DATA →
-*-*-
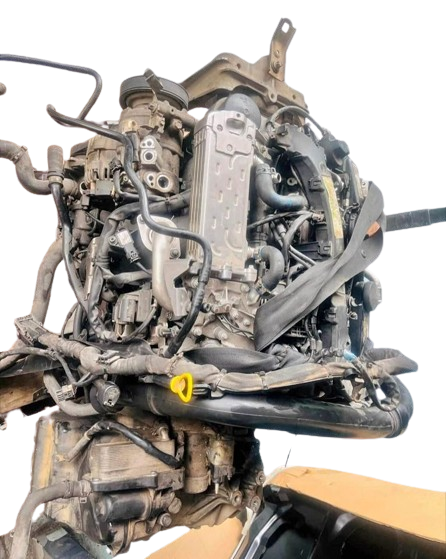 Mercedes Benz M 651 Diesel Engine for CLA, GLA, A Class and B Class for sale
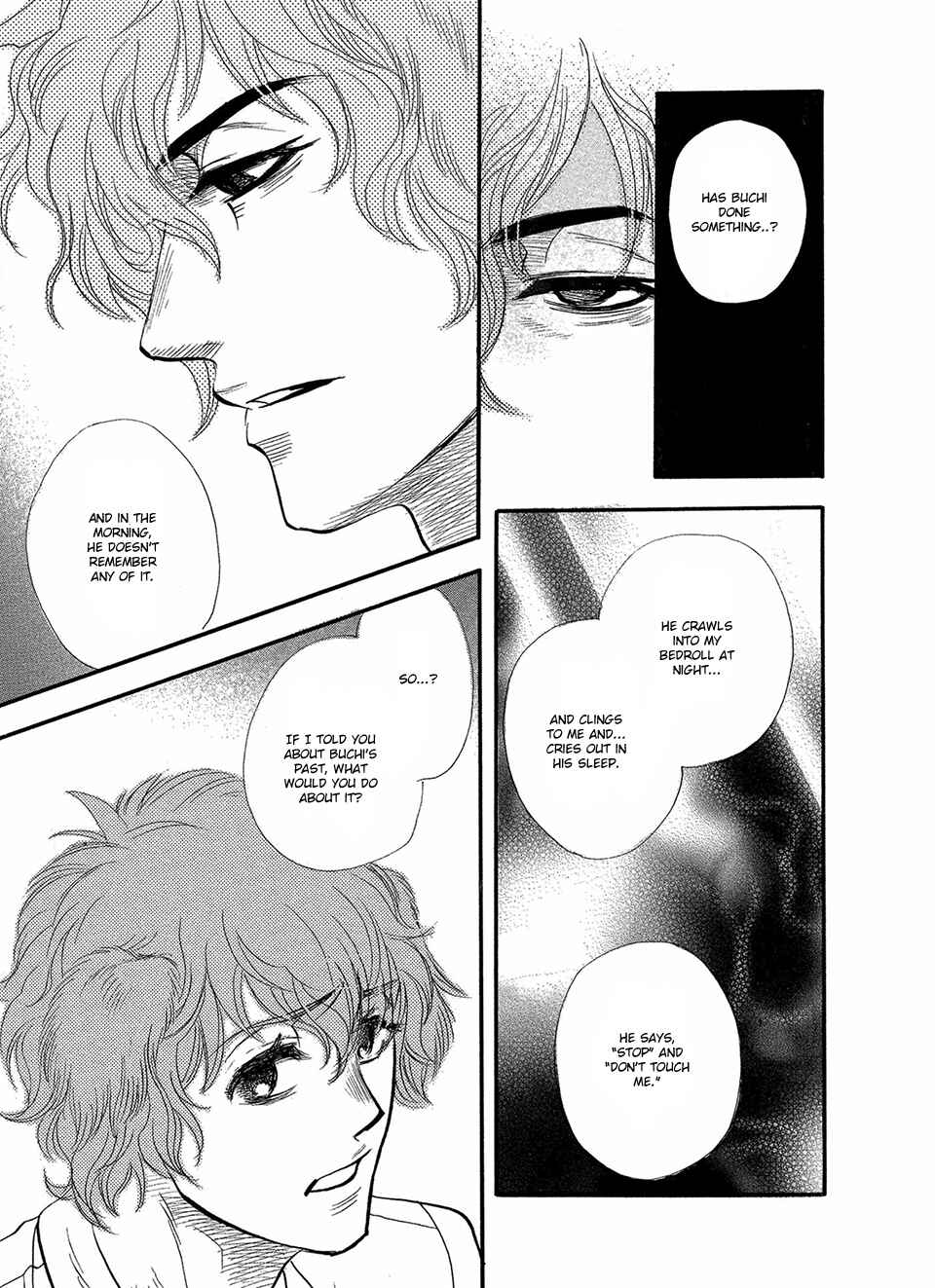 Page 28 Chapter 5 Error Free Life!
-*-*-
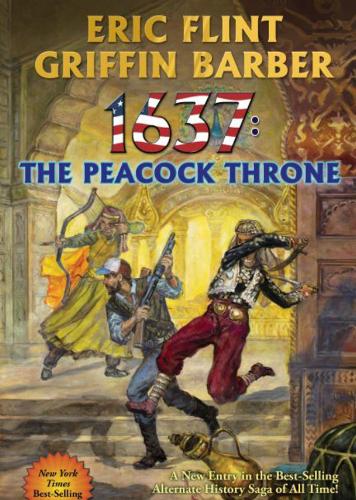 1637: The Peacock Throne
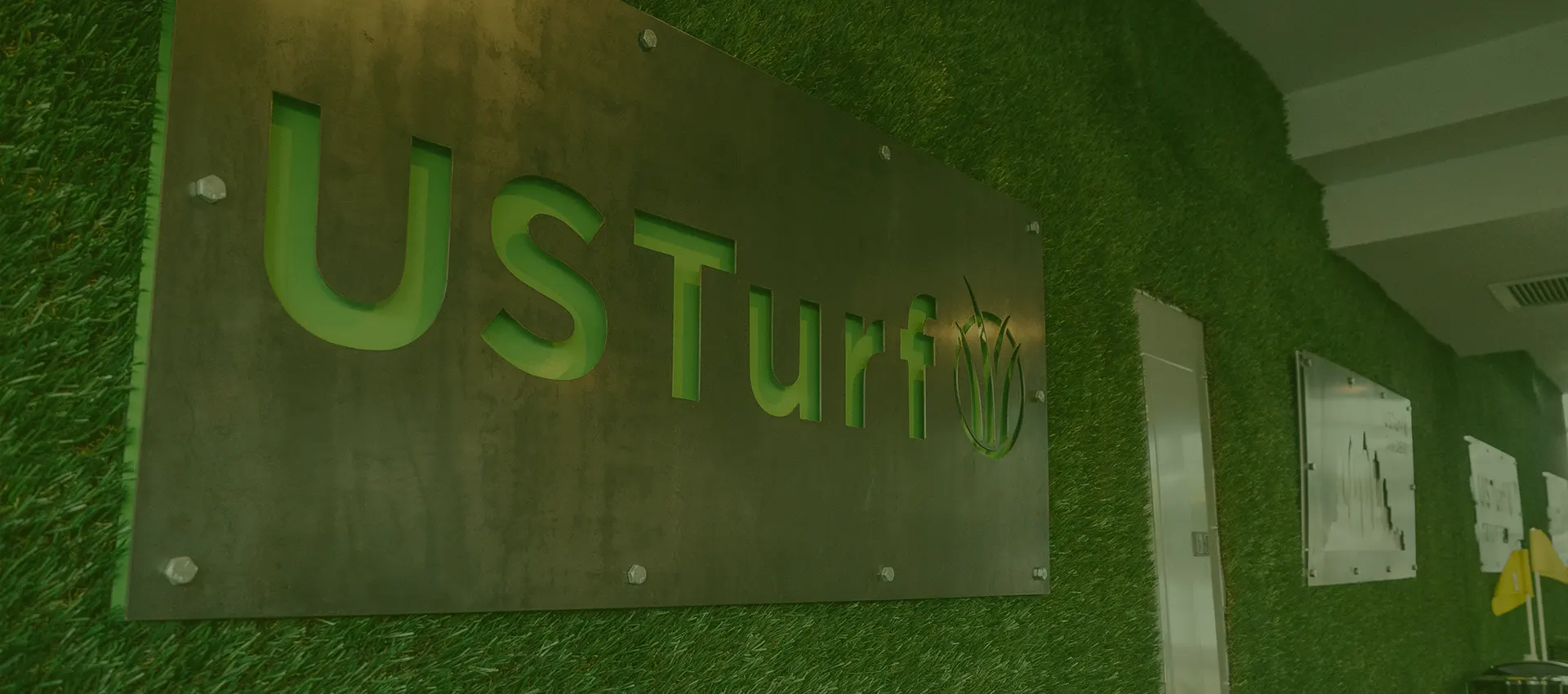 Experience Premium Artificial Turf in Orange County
-*-*-
ACTIVITY →
Return exactly the part of the listing above that opens with the line containing "1637: The Peacock Throne" and closes with the line containing "Experience Premium Artificial". Pictures stay out.

TASK SOLUTION →
 1637: The Peacock Throne
 Experience Premium Artificial Turf in Orange County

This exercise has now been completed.